I did most of what your wanting to do in less then a week, and then a couple days to work out bugs.
#5
08/31/2006 (9:33 am)
Isaac please email me mpearson at cryptosurf.com
#6
08/31/2006 (10:15 am)
Quote:
I notice your are using the C4 engine. Why not TGE? For the above reasons?

I'm actually using both engines. TGE for prototyping and C4 for more ambitious projects.

As Isaac states, the basic mechanics for an fps are all extremely easy to do in Torque. Making one that's exciting, fun to play and breaks away from all the other Torque created fps games is not. Creating weapons, an important part of an fps game, in Torque that actually have a nice feel to them is not so easy. To date I haven't played an fps game or demo made with Torque that had a good feel to the weapons. Machine guns are clunky and fire erratically, movement animations don't exist, projectiles are slow and inaccurate, particle effects look old and outdated, etc. Don't believe me? Download some fps demos available on this site and tell me what you think.

It will take time, bug fixing and rewriting of source code.
#7
09/01/2006 (9:02 am)
I have sorted out most of this stuff (in TSE, not TGE) and the real bugger was the erratic fire sound and animation. You have to move this stuff over to the client completely, which is the approach many other games use to have non-latency affected fireing.

I'm not saying you should calculate projectiles and whatnot on the client. I am saying you should replicate the fire state on the client and not wait for the server to send states to you. This way you will get a nice and responsive sound/animation, but it might not always be accurate to the real simulation. This is no biggie though, especially not with rapid fireing weapons.

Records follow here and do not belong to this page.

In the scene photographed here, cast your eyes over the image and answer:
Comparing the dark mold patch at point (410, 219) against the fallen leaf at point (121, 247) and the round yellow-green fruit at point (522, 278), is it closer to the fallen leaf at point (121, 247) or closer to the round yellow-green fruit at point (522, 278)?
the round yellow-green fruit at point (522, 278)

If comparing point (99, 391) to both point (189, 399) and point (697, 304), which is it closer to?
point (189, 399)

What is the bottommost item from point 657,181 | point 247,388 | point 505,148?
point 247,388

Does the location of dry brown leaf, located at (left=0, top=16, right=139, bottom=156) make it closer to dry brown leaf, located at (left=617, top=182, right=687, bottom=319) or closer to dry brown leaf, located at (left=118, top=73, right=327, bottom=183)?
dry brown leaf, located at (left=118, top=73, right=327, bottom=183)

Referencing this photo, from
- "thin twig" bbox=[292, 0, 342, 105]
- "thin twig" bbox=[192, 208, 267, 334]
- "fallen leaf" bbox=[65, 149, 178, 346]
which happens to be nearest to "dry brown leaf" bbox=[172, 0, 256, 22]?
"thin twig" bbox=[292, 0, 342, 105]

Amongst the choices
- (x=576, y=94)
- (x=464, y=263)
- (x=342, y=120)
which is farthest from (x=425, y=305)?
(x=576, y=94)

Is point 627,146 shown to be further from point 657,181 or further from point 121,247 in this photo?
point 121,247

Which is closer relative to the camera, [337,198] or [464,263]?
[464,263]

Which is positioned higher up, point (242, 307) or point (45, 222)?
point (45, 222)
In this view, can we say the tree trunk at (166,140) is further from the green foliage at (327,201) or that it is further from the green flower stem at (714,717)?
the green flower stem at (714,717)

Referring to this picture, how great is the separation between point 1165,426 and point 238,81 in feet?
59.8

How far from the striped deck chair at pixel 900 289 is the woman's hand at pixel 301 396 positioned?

If you're serious, spend a weekend looking trough shapeImage and how it manages states on the ghost and on the server and seperate the two completely (it is already seperate to some degree). Tons useful and time well spent.

Edit: Grammar.
#8
09/01/2006 (9:32 am)
I can a level if you do this project, I own 3d World Studio and a large number of industrial city textures. My email is Methril at shaw dot ca.